# Nature Boys vs Car Mate rod case



## ksong

Japanese Car Mate and Nature Boys rod cases are regarded as the best rod cases. 
Some asked about both rods and here are my review of the cases after examining both.
*Weight*
Car Mate : 6.5 oz
Nature Boys 'R': 11 1/4 oz
Car Mate is very light. Nature Boys has smaller, light size model, but I can not check it at this moment. 
*Durability/Strength*
Nature Boys heavy-duty rod case as its weight is almost twice heavier than Car Mate's. Car Mate is not frabile rod case either, but there is no question that Nature Boys cases are much stronger and durable
*Length*
Without extention, the length of Nature Boys 'R' is about 6'4" and Car Mate is about 5'7" without extension.
As you see in the picture, I put 6' Tuna Spinper top tection for comparison. 
























* There is ligher, smaller model of Nature Boys, but they are not available for review.
*Extension*
Both can be extended. The extension of Car Mate rod case is very similar to normal American rod cases while Nature Boys uses holes to fit in. 
While the method of Car Mate use is very convenient, the method of Nature Boys is secure and strong. 








*Capacity*
I thought Nature Boys can hold more rods as it is bigger than Car Mate. But I was wrong. Car Mate has bigger size of rod container as you see in the picture.


----------



## mcgolfer

thanks for the review on the cases. now for the most important part. what is the pricing and do you have them available? i think i need a nature boy case.....rick


----------



## ksong

mcgolfer said:


> thanks for the review on the cases. now for the most important part. what is the pricing and do you have them available? i think i need a nature boy case.....rick


The Nature Boys in black and Carmate is just below $200, but the other colors ( orange, red and blue) are $60 highger while the price is same for Carmate regardless color.


----------



## captdc

*captdc*

How many rods does the Nature Boys hold and what is the maximum length rod you can put in on and what is the maximum length will the airlines that fly internationally let you bring without extra charge such as Contanintal air line to Panama?


----------



## ksong

captdc said:


> How many rods does the Nature Boys hold and what is the maximum length rod you can put in on and what is the maximum length will the airlines that fly internationally let you bring without extra charge such as Contanintal air line to Panama?

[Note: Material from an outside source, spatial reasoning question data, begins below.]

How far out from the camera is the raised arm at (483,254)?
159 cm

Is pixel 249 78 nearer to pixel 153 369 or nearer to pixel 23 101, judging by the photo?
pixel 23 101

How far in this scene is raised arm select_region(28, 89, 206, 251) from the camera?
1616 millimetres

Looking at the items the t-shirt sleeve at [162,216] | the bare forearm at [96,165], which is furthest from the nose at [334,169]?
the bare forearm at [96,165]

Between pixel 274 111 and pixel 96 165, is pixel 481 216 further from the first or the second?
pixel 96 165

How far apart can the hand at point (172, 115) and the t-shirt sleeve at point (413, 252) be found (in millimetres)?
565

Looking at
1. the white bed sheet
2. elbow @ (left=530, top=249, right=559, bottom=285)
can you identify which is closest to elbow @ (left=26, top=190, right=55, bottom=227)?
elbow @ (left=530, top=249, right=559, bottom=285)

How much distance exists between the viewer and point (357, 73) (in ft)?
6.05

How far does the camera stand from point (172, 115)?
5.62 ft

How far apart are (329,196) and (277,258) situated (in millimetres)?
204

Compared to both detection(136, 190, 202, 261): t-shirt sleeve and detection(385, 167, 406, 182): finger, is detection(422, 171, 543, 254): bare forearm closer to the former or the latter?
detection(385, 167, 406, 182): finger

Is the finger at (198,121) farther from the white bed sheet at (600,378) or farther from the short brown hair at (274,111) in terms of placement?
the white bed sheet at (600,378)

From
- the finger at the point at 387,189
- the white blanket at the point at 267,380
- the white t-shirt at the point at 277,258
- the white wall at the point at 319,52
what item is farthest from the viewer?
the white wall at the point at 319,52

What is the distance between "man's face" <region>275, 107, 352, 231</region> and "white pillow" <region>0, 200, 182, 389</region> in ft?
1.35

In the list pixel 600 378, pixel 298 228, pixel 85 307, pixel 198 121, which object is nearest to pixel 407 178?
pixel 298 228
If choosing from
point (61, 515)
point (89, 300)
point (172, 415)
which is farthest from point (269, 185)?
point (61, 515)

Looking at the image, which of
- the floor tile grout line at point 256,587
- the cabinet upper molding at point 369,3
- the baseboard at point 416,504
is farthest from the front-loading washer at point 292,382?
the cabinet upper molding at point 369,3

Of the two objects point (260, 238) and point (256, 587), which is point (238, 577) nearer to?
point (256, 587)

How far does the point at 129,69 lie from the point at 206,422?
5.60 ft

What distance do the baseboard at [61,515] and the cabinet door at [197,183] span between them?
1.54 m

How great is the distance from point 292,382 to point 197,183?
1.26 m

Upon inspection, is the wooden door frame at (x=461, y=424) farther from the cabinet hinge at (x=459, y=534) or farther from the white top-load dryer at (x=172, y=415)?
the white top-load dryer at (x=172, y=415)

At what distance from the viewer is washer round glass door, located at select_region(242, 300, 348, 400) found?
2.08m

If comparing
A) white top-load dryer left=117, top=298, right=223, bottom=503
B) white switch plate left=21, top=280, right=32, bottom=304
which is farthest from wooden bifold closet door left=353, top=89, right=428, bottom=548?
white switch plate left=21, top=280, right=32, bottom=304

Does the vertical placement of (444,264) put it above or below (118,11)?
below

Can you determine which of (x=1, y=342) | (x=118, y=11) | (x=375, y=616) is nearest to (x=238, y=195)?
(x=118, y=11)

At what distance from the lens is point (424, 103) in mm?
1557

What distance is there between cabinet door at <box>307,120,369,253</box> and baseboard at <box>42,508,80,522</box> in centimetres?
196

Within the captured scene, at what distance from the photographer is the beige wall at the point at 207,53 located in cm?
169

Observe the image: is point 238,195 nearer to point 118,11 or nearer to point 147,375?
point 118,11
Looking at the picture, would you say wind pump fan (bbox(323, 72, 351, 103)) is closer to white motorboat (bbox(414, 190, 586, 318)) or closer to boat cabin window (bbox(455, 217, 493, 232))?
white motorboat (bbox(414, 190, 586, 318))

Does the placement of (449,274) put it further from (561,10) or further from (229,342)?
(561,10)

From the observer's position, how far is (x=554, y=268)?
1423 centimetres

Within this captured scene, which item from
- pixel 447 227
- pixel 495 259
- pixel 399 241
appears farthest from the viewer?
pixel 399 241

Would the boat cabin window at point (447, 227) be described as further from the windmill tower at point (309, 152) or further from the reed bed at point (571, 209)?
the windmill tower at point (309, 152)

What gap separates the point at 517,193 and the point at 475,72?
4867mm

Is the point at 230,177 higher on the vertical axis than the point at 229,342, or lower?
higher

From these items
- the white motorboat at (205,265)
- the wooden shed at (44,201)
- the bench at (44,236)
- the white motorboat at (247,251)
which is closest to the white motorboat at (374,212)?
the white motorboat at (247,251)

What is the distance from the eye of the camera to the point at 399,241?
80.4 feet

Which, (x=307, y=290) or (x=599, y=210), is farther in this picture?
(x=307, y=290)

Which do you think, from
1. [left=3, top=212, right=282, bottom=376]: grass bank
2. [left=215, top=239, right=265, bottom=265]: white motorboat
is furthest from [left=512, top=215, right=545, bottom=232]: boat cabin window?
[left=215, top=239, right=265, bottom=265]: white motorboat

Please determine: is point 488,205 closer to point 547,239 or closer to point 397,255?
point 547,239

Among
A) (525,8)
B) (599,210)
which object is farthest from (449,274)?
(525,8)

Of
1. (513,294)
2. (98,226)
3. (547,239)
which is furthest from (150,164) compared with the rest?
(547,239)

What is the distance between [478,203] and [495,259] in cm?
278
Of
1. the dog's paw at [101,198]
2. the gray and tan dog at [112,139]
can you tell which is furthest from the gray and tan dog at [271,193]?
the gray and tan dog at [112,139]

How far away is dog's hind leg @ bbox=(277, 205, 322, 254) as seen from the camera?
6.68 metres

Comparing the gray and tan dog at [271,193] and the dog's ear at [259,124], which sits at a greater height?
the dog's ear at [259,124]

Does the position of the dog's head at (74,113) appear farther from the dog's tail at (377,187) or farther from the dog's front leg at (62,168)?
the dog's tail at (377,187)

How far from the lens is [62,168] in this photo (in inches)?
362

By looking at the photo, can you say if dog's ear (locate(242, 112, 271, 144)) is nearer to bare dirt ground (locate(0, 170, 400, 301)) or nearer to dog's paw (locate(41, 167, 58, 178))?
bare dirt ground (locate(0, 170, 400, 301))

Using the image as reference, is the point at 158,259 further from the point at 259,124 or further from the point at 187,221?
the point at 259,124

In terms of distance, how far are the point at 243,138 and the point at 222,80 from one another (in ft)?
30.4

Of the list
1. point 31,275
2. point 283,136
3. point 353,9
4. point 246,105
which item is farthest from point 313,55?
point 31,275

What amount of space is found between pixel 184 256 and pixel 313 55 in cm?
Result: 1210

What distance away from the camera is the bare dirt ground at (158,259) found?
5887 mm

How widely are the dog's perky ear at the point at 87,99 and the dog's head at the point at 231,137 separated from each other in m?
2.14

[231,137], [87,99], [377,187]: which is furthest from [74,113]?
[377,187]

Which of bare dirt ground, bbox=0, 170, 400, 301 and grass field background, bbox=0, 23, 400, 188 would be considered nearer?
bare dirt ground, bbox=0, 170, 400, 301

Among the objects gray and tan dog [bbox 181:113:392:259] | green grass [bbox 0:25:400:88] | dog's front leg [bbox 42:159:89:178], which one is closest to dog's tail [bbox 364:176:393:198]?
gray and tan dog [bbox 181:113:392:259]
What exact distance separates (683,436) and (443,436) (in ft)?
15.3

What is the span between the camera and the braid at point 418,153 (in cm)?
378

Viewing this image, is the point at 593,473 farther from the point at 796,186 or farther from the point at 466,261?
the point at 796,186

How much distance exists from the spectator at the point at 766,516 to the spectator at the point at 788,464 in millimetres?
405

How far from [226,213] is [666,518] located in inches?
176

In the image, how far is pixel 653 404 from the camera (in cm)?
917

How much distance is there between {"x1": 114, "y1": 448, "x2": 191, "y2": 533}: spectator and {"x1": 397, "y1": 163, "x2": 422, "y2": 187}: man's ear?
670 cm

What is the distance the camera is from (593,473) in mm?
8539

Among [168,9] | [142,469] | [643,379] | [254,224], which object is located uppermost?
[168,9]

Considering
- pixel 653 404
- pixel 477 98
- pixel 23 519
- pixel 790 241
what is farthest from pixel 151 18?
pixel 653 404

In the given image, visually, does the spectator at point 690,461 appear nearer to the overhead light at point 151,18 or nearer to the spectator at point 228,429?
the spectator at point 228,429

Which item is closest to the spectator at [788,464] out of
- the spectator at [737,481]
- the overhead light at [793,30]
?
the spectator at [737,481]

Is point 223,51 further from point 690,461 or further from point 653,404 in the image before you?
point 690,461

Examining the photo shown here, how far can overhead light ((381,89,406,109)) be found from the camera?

I have used both rod cases.
When I want to travel light for fishing trip, I prefer Carmate as it is shorter and light. 
Nature Boys are heavy, but it is heavy duty rod case.

If your rod is 7' or longer, Carmate rod case doesn't fit.
I had two 7' rod when I went to 16 days Excel trip out of San Diego and I tried to use Carmate rod case first, but I found any rod longer than 6'8" didn't fit to the case.
You can carry rods upto 7'6" in the Nature Boys.
I put as many as 10-11 fishing rods in Nature Boys.


----------